Solve a Differential Equation

The equation is dy/dt=-ay+b where a and b are positve numbers. I have the solutions guide and it says that equation also equals dy/dt=-a(y-(b/a)) and then dy/(y-b/a)=-a. I can't seem to get the equation from the 1st form to the 2nd for some reason. I haven't taken calc in over a year so I'm a bit rusty.
January 11th 2010, 08:32 PM
Drexel28

Quote:

Originally Posted by sfgiants13

The equation is dy/dt=-ay+b where a and b are positve numbers. I have the solutions guide and it says that equation also equals dy/dt=-a(y-(b/a)) and then dy/(y-b/a)=-a. I can't seem to get the equation from the 1st form to the 2nd for some reason. I haven't taken calc in over a year so I'm a bit rusty.

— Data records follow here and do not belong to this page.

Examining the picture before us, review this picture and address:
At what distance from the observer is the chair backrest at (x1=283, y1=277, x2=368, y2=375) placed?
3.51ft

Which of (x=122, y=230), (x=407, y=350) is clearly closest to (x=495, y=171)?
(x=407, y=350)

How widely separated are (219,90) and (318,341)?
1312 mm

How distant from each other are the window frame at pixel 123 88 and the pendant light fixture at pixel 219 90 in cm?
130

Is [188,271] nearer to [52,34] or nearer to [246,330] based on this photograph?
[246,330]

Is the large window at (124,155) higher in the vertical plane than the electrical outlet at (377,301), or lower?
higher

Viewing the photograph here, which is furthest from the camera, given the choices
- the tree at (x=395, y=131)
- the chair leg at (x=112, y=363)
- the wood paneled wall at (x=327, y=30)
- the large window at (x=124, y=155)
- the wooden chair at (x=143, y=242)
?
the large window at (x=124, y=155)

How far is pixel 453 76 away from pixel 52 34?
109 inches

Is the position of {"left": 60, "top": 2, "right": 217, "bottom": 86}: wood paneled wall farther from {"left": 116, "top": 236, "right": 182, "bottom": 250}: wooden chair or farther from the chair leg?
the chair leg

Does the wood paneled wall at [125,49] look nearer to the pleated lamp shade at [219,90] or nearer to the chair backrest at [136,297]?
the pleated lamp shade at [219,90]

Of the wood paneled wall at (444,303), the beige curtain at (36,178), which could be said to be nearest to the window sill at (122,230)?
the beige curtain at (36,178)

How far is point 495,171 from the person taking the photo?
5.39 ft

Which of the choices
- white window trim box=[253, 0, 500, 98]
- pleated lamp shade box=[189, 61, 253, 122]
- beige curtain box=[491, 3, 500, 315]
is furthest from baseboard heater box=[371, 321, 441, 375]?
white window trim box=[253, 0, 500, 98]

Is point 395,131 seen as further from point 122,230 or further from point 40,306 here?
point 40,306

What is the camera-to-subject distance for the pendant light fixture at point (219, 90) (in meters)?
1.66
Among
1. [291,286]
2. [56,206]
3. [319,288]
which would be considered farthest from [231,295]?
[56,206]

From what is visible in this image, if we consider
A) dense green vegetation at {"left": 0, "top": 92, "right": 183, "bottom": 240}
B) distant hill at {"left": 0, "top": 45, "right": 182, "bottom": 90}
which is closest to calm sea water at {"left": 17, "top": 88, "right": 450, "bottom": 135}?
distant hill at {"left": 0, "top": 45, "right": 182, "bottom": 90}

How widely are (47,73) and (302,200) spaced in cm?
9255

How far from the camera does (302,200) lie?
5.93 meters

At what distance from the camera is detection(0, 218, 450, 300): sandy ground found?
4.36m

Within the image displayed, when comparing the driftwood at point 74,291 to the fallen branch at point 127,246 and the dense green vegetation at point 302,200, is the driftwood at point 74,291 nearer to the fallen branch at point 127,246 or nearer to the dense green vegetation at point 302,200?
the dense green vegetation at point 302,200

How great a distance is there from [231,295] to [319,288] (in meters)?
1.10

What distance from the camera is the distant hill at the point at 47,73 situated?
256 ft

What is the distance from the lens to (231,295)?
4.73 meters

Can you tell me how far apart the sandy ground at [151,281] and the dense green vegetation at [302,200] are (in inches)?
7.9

$\frac{dy}{dt}=-ay+b=-a\left(\frac{-ay}{-a}+\frac{b}{-a}\right)=-a\left(y-\frac{b}{a}\right)$ cross multiplying gives $\frac{dy}{y-\frac{b}{a}}=-a\text{ }dt$ . Integrate both sides.
January 11th 2010, 08:36 PM
pickslides

dy/dt=-ay+b where a and b are positve numbers. I have the solutions guide and it says that equation also equals dy/dt=-a(y-(b/a)) and then dy/(y-b/a)=-a. I can't

$\frac{dy}{dt} = -ay+b$

Can be written as

$\frac{dy}{dt} = -ay+\frac{-a}{-a}\times b$

taking out -a as a factor

$\frac{dy}{dt} = -a\left(y+\frac{b}{-a}\right)$

Then separating

$\frac{dy}{\left(y+\frac{b}{-a}\right)} = -a~dt$

Now integrate both sides
January 11th 2010, 09:26 PM
sfgiants13

Thanks guys I get that now. Next part asks to sketch the solution for several different initial conditions. Is that just a matter of plugging in real numbers for a and b and sketching them?
January 12th 2010, 05:52 AM
mr fantastic

Quote:

Originally Posted by sfgiants13

Thanks guys I get that now. Next part asks to sketch the solution for several different initial conditions. Is that just a matter of plugging in real numbers for a and b and sketching them?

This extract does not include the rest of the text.